O PE é eleito por sufrágio direto, ou seja, através do voto dos cidadãos dos estados-membros, o que configura a oportunidade de os eleitores europeus influenciarem diretamente, com base no conhecimento dos candidatos e respetivas agendas, optando por aquela que lhes pareça responder mais eficazmente às suas reais necessidades. A natureza do sistema de votação em causa garante uma forte legitimidade aos eurodeputados para o exercício das suas funções.
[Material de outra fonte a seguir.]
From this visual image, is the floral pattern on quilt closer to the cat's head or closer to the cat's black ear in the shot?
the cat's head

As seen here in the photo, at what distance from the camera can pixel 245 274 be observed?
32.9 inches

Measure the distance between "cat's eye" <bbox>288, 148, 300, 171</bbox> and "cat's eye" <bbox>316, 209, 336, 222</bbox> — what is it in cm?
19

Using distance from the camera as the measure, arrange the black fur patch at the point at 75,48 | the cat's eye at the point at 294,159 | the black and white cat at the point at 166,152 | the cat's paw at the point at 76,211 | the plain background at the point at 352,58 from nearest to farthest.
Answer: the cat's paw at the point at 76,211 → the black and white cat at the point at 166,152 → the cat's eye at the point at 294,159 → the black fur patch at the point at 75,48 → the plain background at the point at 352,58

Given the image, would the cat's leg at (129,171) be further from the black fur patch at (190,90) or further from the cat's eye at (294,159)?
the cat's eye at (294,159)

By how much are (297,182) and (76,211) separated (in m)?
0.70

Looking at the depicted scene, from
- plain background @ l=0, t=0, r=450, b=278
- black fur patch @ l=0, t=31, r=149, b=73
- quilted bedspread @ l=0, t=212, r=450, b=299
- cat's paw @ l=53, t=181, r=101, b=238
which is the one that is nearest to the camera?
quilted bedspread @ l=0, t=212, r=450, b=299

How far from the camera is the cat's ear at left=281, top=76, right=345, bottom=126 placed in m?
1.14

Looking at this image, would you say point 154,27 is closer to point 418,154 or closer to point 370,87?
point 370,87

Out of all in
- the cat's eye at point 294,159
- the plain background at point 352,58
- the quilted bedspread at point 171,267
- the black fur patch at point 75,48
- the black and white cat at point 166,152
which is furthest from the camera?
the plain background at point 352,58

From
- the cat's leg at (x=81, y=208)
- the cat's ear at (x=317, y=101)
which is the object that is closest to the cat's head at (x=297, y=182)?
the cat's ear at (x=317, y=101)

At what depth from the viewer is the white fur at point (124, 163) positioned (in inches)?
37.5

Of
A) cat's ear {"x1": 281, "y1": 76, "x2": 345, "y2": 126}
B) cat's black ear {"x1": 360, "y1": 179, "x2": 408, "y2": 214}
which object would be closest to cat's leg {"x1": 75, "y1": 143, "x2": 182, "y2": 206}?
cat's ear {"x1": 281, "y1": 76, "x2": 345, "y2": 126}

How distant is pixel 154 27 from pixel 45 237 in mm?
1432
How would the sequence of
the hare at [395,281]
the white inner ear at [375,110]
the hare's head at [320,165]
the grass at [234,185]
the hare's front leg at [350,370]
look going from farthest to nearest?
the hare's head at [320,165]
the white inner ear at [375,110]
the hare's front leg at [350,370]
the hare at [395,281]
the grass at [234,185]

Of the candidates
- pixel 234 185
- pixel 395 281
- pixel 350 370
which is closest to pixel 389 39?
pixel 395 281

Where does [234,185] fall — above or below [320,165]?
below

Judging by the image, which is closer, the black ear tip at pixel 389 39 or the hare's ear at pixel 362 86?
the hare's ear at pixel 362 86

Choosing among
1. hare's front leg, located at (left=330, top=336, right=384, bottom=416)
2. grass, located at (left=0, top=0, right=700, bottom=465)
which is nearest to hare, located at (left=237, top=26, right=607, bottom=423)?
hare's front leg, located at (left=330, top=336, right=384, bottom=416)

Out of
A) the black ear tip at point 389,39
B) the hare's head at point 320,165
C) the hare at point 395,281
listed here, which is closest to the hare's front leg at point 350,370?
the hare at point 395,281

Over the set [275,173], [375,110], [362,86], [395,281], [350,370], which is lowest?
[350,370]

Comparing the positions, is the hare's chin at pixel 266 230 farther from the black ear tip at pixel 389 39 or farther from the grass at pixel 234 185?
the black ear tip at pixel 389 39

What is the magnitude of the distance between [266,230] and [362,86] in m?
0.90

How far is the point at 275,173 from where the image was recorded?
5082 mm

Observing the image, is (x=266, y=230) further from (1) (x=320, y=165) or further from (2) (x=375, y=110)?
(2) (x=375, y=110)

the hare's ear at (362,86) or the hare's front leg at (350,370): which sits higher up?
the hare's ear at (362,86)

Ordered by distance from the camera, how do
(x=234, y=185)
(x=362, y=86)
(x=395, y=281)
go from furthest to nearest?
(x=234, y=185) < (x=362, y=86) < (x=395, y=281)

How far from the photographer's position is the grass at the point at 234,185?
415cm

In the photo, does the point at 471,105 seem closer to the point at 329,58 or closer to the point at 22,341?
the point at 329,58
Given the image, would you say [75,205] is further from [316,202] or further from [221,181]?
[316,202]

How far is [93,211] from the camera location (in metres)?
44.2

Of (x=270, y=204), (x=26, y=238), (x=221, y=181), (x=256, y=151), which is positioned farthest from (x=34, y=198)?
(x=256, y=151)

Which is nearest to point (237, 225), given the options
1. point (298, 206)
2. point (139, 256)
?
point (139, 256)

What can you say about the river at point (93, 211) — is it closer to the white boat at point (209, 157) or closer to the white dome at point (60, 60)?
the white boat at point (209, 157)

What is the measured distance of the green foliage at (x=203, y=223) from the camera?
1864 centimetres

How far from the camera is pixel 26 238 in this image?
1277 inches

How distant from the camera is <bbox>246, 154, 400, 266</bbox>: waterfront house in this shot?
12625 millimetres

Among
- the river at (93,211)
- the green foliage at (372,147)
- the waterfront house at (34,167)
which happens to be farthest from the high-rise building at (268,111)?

Este órgão prossegue uma série de competências conferidas pelos tratados, sendo umas de forma partilhada em matéria orçamental e legislativa, e outras de forma exclusiva, atuando como um fiscalizador político. Das diversas tarefas do PE vamos elencar apenas algumas, atenta a sua pertinência e atualidade, nomeadamente, a aprovação dos vários empréstimos no contexto da guerra da Ucrânia e de medidas para facilitar a receção de refugiados ucranianos, bem como a obtenção de um consenso para criar o mecanismo de recuperação e resiliência que financia o PRR.  O PE tem ainda um papel importante quanto à fixação das regras orçamentais a aplicar aos países que constituem a UE. Neste âmbito, pode decidir flexibilizar as regras, adaptando a disciplina orçamental exigida às necessidades de cada país sem descurar as metas exigidas pela UE (3% de défice e 60% de divida pública[4]), ou optar pela manutenção das normas de uma forma estanque. Se optar pela segunda hipótese, tal poderá contribuir para acentuar a ideia de uma Europa a várias velocidades e, consequentemente das desigualdades no seio da mesma. O caminho a seguir, na política orçamental, poderá conduzir à diferença entre permitir, ou não, a um determinado estado-membro, uma maior almofada financeira para garantir a resposta às suas diversas necessidades.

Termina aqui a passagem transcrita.